Spatial question records
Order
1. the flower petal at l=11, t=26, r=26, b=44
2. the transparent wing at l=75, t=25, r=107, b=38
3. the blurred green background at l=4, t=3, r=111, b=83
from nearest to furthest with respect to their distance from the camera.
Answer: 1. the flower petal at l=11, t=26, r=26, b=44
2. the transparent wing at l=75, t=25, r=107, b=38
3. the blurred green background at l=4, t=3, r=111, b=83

Exercise prompt:
Repeat these rows verbatim.

Task solution:
Order
1. the flower petal at l=11, t=26, r=26, b=44
2. the transparent wing at l=75, t=25, r=107, b=38
3. the blurred green background at l=4, t=3, r=111, b=83
from nearest to furthest with respect to their distance from the camera.
Answer: 1. the flower petal at l=11, t=26, r=26, b=44
2. the transparent wing at l=75, t=25, r=107, b=38
3. the blurred green background at l=4, t=3, r=111, b=83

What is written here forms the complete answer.